---------- Exercise data
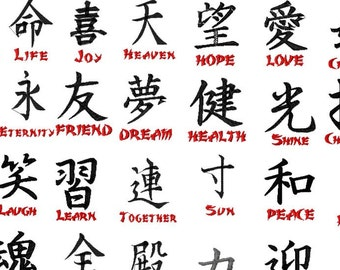 70 Kanji Characters Embroidery Font Pack, Instant Download, PES format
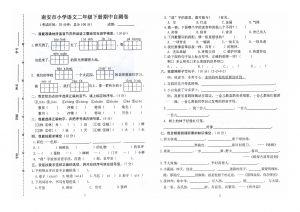 二年级下册语文试题 - 期中试卷及答案(福建泉州真卷2)人教部编版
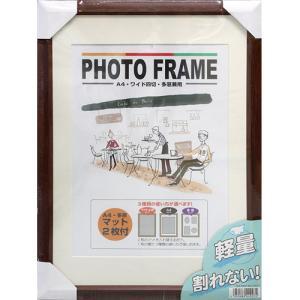 オリジナル フォトフレームA4/W4 多窓兼用 マット2枚付 ブラウン emedama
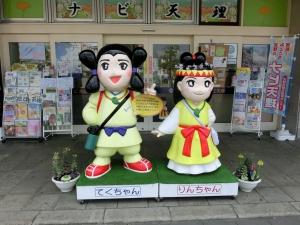 20150417_45天理駅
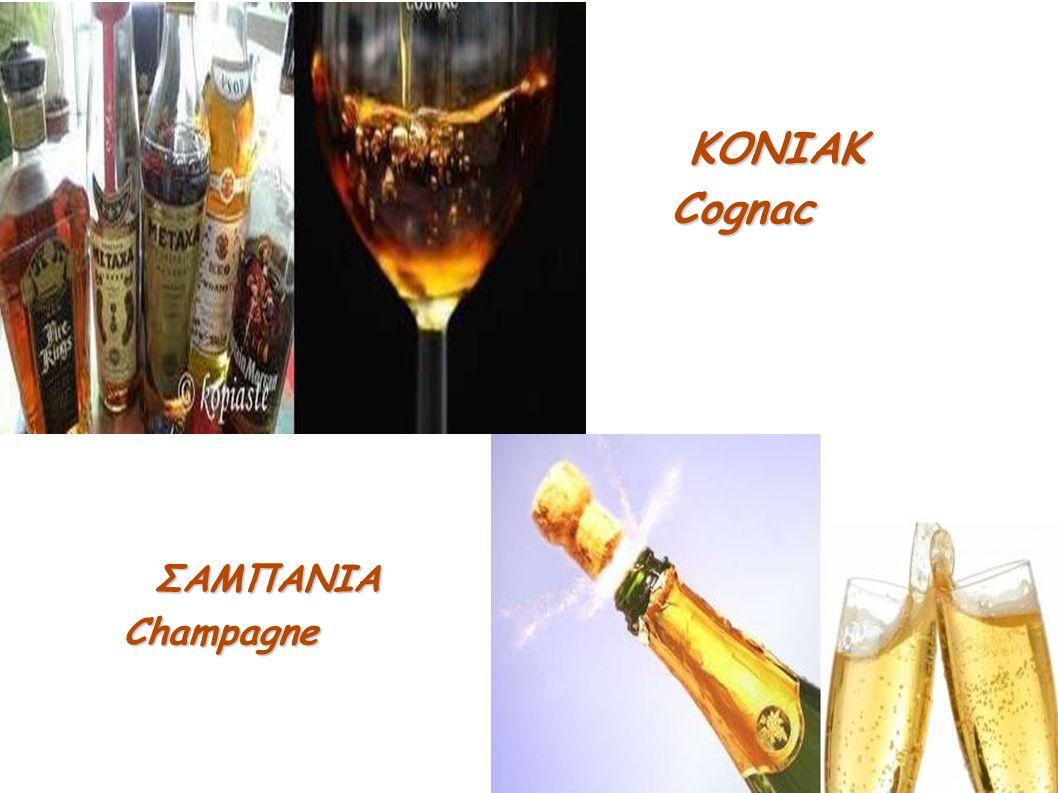ΣΑΜΠΑΝΙΑ Champagne ΚΟΝΙΑΚ Cognac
--------------------
**Goal of the exercise:**
The task requires restating verbatim the lines from the one that holds "20150417_45天理駅" through the end of the listing, both ends counted, and no pictures.

**Answer to the exercise:**
 20150417_45天理駅
ΣΑΜΠΑΝΙΑ Champagne ΚΟΝΙΑΚ Cognac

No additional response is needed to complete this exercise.